Due aforismi mi sono venuti in mente mentre osservavo il cielo terso e questo cavolo di sole che sembra non comprendere che siamo a gennaio, e non ad aprile. Così, ho intentato una riflessione e ne sono uscite più parole di quante ne avessi previste.

 

“Molti nemici, molto onore.” Frundsberg

 

“La bellezza si vede, il fascino si sente.” Roberto Gervaso

 

“Molti nemici, molto onore.” È una frase che è stata attribuita erroneamente a Benito Mussolini. Fu pronunciata da un generale tedesco, Frundsberg, cinque secoli fa.

Quanto c’è di vero in questa massima?

Dipende dal contesto, dalla persona in questione e da chi sono i suoi nemici.

Se qualcuno litiga con tutti perché è stronzo, non brilla certo d’onore. Se i nemici che si fa appartengono ad ogni classe sociale ed età e ce l’hanno con lui per i motivi più disparati, corrisponde più che altro al profilo di un attaccabrighe antisociale, non ad una figura onorevole.

Ultimamente ho avuto a che fare con un’amica, chiamiamola Toffa, che guarda caso litigava proprio con tutti. Incredibile come lei fosse sempre la vittima di tutte le zuffe. Siamo state amiche per qualche anno e non si era mai comportata così, quindi in principio credetti che aveva ragione.

Tutto partiva da momenti stazionari, in cui senza apparente motivo razionale (nella sua testa sembrava tutto logico) Toffa partiva all’attacco del malcapitato di turno e il cristiano della situazione doveva difendersi da accuse piovute a ciel sereno. Stava diventando surreale. A qualsiasi ora poteva arrivarmi un messaggio da parte sua in cui se la suonava e se la cantava, intonando l’urlo di battaglia ai sacri vincoli di sa il cazzo quale principio secondo cui la sua persona/carattere/regalo che aveva fatto/sentimenti/opinioni erano stati lesi dalla crudeltà del prossimo e lei se n’era dovuta ergere a paladina, sconfiggendo l’infido drago che tanto aveva ardito sfidarla subdolamente.

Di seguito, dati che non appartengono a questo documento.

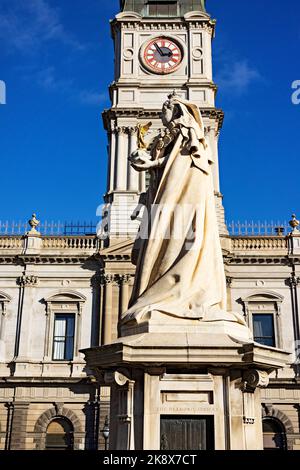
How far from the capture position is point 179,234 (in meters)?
8.12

No, non sconfiggendo. Toffa non ha sconfitto un cazzo di nessuno. Tutte le diatribe avevano fine quando lei sanciva “e allora vattene per la tua strada”, che sarebbe un diplomatico vaffanculo. Ma in soldoni quello più felice era l’aggredito, che si liberava di una smerigliatrice ambulante di testicoli.

Dopo aver sancito l’addio, veniva a farmene un resoconto dettagliato. Io, sul lavoro (perché lavoro sempre, sempre lì sto, Santo…) visualizzavo il messaggio e in principio pensai che davvero stesse attraversando un periodo di sfiga. Capita a tutti di vivere intere settimane in cui frotte di sfrangipalle vengono a romperti le scatole, no? A me capita, inoltre più responsabilità pendono su di te, più rompicoglioni incontrerai.

Se esistesse l’assioma di Fiore di Pesco, sarebbe qualcosa di simile a questo:

La quantità di rompicoglioni che ti circonda è uguale e contraria alla dose di energia mentale che possiedi.

Così non notai subito che era lei a partire sempre per prima all’attacco, finché finalmente cominciò a balzarmi all’occhio che nella maggior parte dei conflitti, io stavo dalla parte dell’aggredito. Allora tentai di mettergliela giù senza ferirla troppo, spiegandole i punti relativi secondo cui se una tizia aveva deciso di lasciare il marito e si era già trovato un altro uomo, era suo diritto farlo.

Che cazzo c’entrava Toffa in tutto ciò?

“E ma povero Fabrizio, la amava tanto.” Ok, per l’amor di Dio, Fabrì ci dispiace, ma se dopo vent’anni di matrimonio Pancrazia non ti ama più e vuole il pesce d’un altro, che ci puoi fare? Meglio essere mollato piuttosto che abboffato di corna.

Ma no, Toffa non la pensava così. Veniva leso il sacro vincolo del matrimonio e dell’amore eterno. Divenne la protettrice di Fabrizio e andò contro all’amica Pancrazia.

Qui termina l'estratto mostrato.